#### SELECTED EXTRACT:
The bit map image data only of the background 
image generated as mentioned above and the character code 
data recognized in the character recognizer 212 are 
arranged and synthesized as shown in Fig. 12 (S20) . The 
synthesis process depends on the format of output file. 
For example, in rich text format (RTF) or portable document 
format (PDF), the image data and character data are dealt 
as different objects. Then, as shown in Fig. 12, the image 
is arranged at the lower portion, while character code data 
overwrites the. image for synthesis. 



In the above-mentioned embodiment, characters on 
the background image in a document are separated into the 
character code data and the background bit map image, from 
which characters are deleted, and they are synthesized 
again to reproduce the document. Therefore, the system has 
following advantages . 

(1) The encoded characters are not reproduced 
doubly with the character image, and the output image 
reproduces the background of the document. 

(2) Further, because characters on the background 
can be encoded, the output character image can be read 
easily, the character size can be changed, or the 
characters can be used for search.

#### WHAT TO WORK ON:
1. In the excerpt on synthesizing document images, which two output file formats are named as examples where image data and character data are handled as different objects?
2. Continue the excerpt on synthesizing document images from its final sentence, in the same style.

#### INFORMATION GIVEN:
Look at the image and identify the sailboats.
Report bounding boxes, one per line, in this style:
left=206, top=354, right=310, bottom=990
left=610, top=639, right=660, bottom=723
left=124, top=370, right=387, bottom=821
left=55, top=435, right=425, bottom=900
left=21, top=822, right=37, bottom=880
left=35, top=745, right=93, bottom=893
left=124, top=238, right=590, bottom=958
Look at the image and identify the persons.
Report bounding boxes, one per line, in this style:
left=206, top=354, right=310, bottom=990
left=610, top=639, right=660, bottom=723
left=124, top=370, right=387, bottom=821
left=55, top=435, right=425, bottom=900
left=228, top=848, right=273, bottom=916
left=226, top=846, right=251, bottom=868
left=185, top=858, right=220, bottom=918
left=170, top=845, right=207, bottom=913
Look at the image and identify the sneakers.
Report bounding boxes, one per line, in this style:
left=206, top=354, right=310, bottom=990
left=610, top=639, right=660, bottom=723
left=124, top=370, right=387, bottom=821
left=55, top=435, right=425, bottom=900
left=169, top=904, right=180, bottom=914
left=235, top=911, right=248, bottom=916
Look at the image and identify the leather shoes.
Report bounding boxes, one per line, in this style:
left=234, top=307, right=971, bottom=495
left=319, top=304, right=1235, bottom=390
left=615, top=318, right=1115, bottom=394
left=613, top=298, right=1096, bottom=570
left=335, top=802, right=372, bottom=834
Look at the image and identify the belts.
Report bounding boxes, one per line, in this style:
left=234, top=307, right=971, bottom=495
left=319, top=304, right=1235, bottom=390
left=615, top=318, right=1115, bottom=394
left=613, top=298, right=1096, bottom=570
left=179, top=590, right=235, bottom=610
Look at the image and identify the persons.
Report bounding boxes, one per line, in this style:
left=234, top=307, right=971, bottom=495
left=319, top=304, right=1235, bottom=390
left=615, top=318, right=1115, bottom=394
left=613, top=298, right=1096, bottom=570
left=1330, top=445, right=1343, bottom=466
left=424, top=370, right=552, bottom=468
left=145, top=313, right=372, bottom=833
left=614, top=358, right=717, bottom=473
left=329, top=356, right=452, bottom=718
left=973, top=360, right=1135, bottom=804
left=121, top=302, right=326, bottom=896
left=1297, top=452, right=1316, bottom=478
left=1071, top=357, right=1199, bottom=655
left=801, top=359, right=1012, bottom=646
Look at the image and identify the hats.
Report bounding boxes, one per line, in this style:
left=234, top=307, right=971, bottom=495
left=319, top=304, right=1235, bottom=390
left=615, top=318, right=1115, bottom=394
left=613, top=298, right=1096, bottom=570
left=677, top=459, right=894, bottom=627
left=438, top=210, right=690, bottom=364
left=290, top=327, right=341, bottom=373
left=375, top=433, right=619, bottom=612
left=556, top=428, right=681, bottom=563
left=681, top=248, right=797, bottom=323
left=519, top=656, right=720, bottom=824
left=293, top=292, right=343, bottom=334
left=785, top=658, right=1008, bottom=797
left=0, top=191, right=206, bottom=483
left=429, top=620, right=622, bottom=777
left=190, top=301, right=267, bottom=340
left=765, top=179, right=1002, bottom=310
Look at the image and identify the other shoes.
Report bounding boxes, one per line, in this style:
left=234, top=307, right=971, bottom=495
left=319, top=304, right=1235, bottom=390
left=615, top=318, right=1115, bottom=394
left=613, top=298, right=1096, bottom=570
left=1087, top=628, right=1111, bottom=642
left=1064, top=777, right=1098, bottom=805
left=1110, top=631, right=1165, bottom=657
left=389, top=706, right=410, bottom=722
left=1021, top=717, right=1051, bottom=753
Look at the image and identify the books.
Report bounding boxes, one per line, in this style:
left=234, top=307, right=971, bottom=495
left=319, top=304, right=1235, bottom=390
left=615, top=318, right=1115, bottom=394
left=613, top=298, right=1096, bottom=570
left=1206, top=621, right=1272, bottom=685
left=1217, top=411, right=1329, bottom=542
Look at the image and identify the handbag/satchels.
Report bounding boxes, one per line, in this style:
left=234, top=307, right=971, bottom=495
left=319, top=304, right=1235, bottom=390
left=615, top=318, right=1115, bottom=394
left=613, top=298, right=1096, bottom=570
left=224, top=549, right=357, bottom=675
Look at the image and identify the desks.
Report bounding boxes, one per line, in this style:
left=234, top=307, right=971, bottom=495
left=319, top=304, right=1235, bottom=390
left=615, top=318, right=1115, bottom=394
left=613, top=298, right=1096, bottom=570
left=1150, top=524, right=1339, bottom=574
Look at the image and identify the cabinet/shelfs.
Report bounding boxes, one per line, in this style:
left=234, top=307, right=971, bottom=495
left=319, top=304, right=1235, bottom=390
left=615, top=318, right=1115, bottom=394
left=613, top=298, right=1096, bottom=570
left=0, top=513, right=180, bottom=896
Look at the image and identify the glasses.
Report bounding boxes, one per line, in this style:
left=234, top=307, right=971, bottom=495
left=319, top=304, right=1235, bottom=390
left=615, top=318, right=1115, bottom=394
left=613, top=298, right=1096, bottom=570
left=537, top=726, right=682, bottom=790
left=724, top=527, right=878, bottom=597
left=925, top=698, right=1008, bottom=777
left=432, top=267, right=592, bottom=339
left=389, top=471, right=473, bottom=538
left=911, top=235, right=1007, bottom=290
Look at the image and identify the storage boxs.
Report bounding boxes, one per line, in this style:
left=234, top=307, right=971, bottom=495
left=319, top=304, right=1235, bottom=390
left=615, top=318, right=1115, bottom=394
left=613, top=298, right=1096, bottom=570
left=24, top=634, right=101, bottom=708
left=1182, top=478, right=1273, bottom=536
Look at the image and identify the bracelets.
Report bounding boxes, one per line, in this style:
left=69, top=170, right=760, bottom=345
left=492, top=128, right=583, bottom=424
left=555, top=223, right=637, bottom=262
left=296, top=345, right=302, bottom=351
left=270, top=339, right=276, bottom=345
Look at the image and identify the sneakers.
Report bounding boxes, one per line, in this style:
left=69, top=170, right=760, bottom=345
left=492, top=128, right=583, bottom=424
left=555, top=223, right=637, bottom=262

#### RESULTS FOR EACH TASK:
1. Rich text format (RTF) and portable document format (PDF).

2.
(3) Still further, data in the background can be 
used again. For example, when the characters are modified, 
a document having the same background can be generated. 

(4) Because character image data having a 
changing color is not converted to character code data, 
erroneous recognition of non-characters as characters can 
be decreased. 

Although the present invention has been fully 
described in connection with the preferred embodiments 
thereof with reference to the accompanying drawings, it is 
to be noted that various changes and modifications are 
apparent to those skilled in the art. Such changes and 



modifications are to be understood as included within the 
scope of the present invention as defined by the appended 
claims unless they depart therefrom.